Data in this exercise Block Start
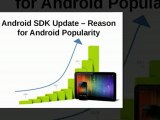 Android SDK Update – Reason for Android Popularity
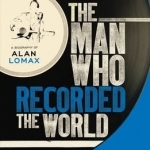 The Man Who Recorded the World: A Biography of Alan Lomax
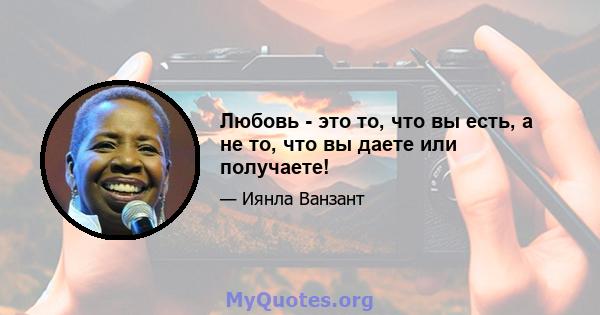 Любовь - это то, что вы есть, а не то, что вы даете или получаете!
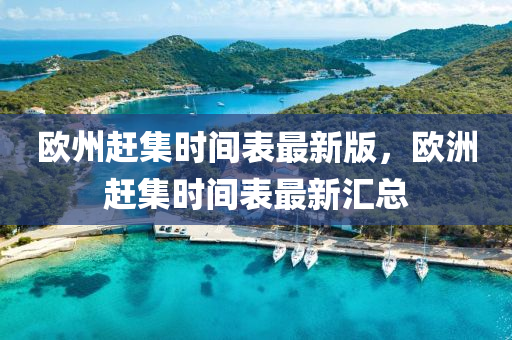歐州趕集時(shí)間表最新版，歐洲趕集時(shí)間表最新匯總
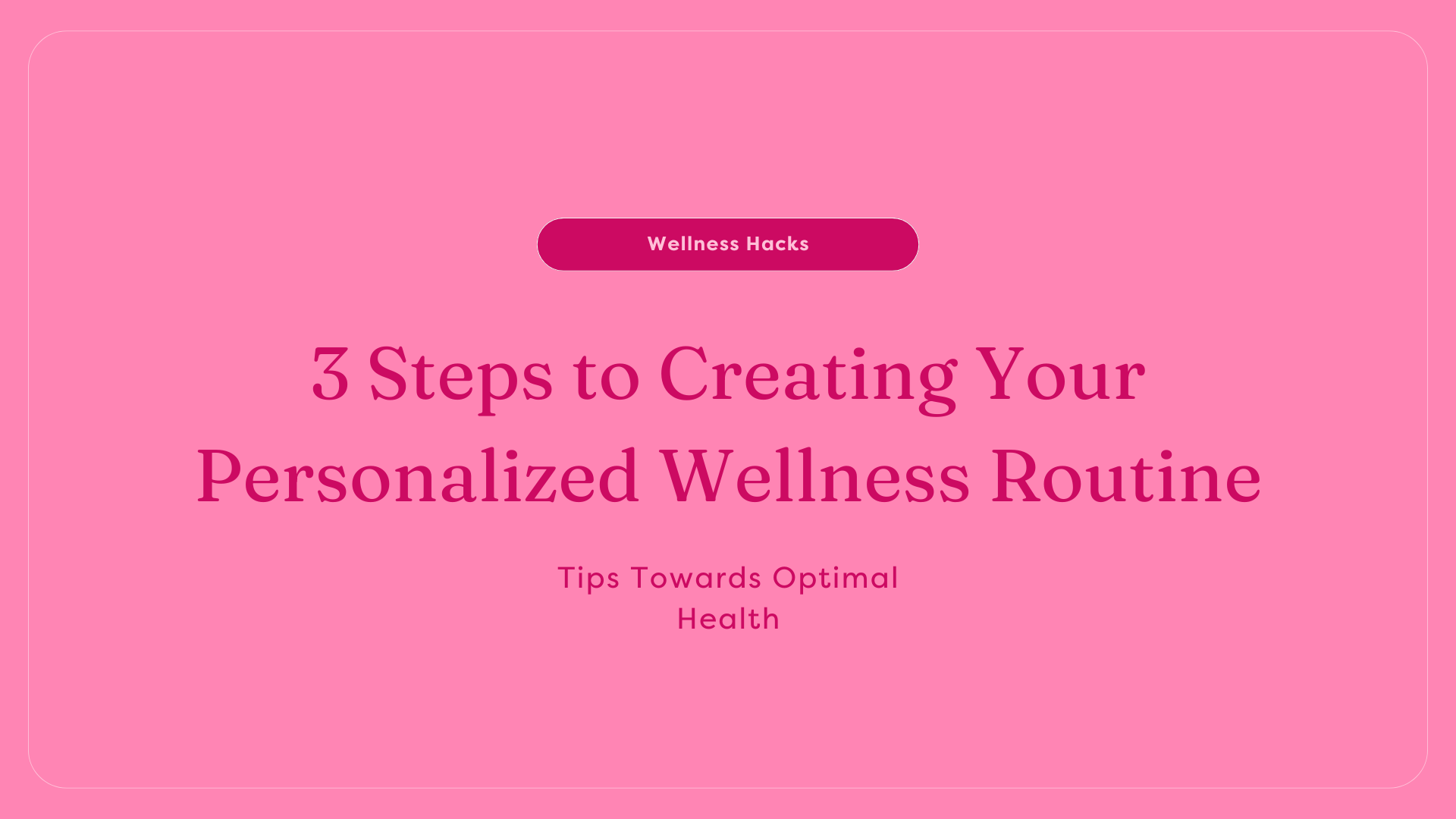Personalized Wellness Routine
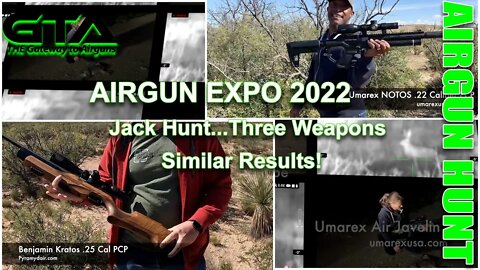 GTA AIRGUN HUNT – Airgun Expo 22 Jack Hunt - Gateway to Airguns Airgun Hunt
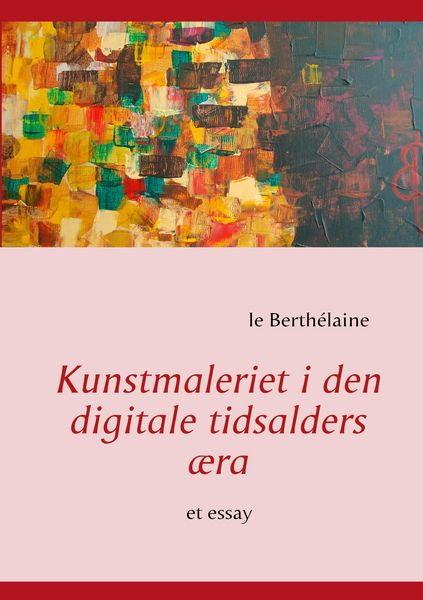 Produktbild: Kunstmaleriet i den digitale tidsalders &aelig;ra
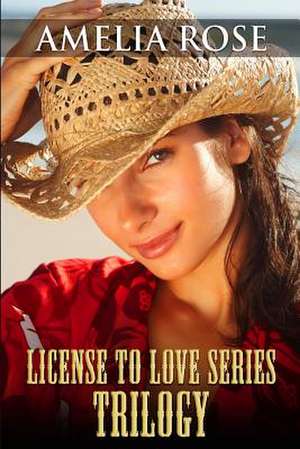 License to Love Series de Amelia Rose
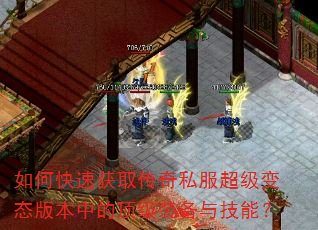 如何快速获取传奇私服超级变态版本中的顶级装备与技能? 如何快速获取传奇私服超级变态版本中的顶级装备与技能?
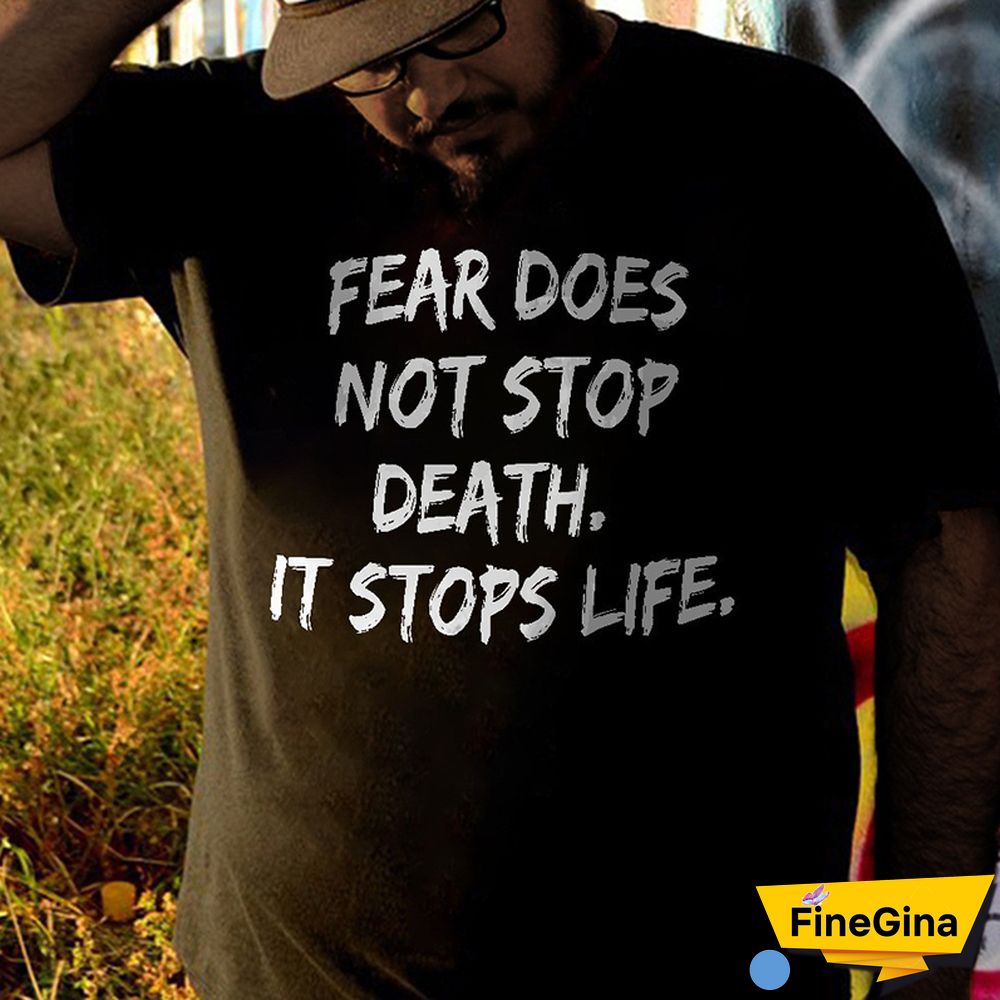 Black Fear Does Not Stop Death . It Stops Life T-Shirt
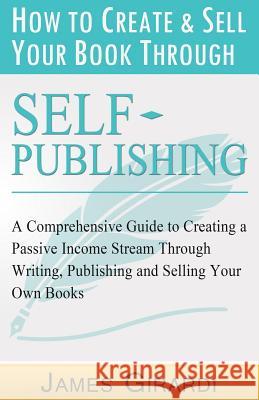 How to Create & Sell Your Book Through Self Publishing James Girardi 9781534659018 Createspace Independent Publishing Platform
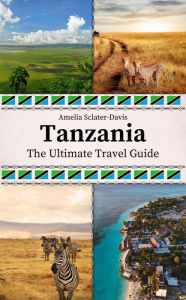 Title: Tanzania: The Ultimate Travel Guide, Author: Amelia Sclater-davis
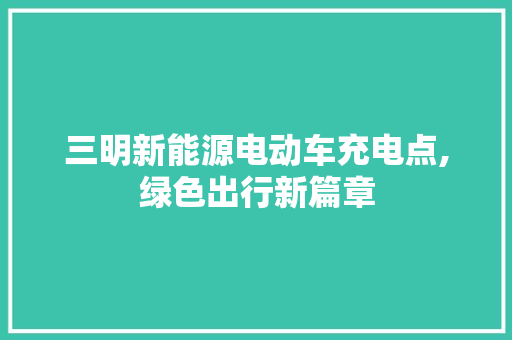 三明新能源电动车充电点,绿色出行新篇章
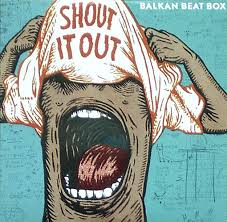 Balkan Beat Box - Shout It Out (LP)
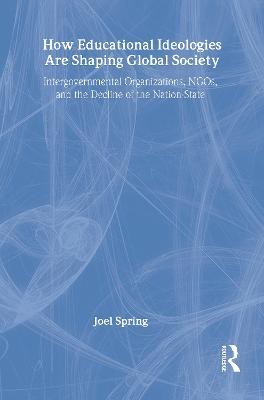 How Educational Ideologies Are Shaping Global Society: Intergovernmental Organizations, NGOs, and the Decline of the Nation-State - Joel Spring - cover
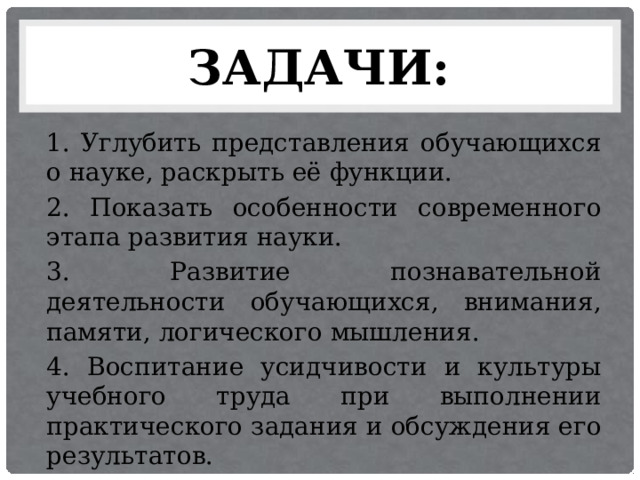 ЗАДАЧИ: 1. Углубить представления обучающихся о науке, раскрыть её функции. 2. Показать особенности современного этапа развития науки. 3. Развитие познавательной деятельности обучающихся, внимания, памяти, логического мышления. 4. Воспитание усидчивости и культуры учебного труда при выполнении практического задания и обсуждения его результатов.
Data in this exercise Block End
What is being asked: Rewrite every one of the records above as a numbered list, skipping any blank lines. Leave the pictures out of your answer.

Response to this task:
1.  Android SDK Update – Reason for Android Popularity
2.  The Man Who Recorded the World: A Biography of Alan Lomax
3.  Любовь - это то, что вы есть, а не то, что вы даете или получаете!
4. 歐州趕集時(shí)間表最新版，歐洲趕集時(shí)間表最新匯總
5. Personalized Wellness Routine
6.  GTA AIRGUN HUNT – Airgun Expo 22 Jack Hunt - Gateway to Airguns Airgun Hunt
7.  Produktbild: Kunstmaleriet i den digitale tidsalders &aelig;ra
8.  License to Love Series de Amelia Rose
9.  如何快速获取传奇私服超级变态版本中的顶级装备与技能? 如何快速获取传奇私服超级变态版本中的顶级装备与技能?
10.  Black Fear Does Not Stop Death . It Stops Life T-Shirt
11.  How to Create & Sell Your Book Through Self Publishing James Girardi 9781534659018 Createspace Independent Publishing Platform
12.  Title: Tanzania: The Ultimate Travel Guide, Author: Amelia Sclater-davis
13.  三明新能源电动车充电点,绿色出行新篇章
14.  Balkan Beat Box - Shout It Out (LP)
15.  How Educational Ideologies Are Shaping Global Society: Intergovernmental Organizations, NGOs, and the Decline of the Nation-State - Joel Spring - cover
16.  ЗАДАЧИ: 1. Углубить представления обучающихся о науке, раскрыть её функции. 2. Показать особенности современного этапа развития науки. 3. Развитие познавательной деятельности обучающихся, внимания, памяти, логического мышления. 4. Воспитание усидчивости и культуры учебного труда при выполнении практического задания и обсуждения его результатов.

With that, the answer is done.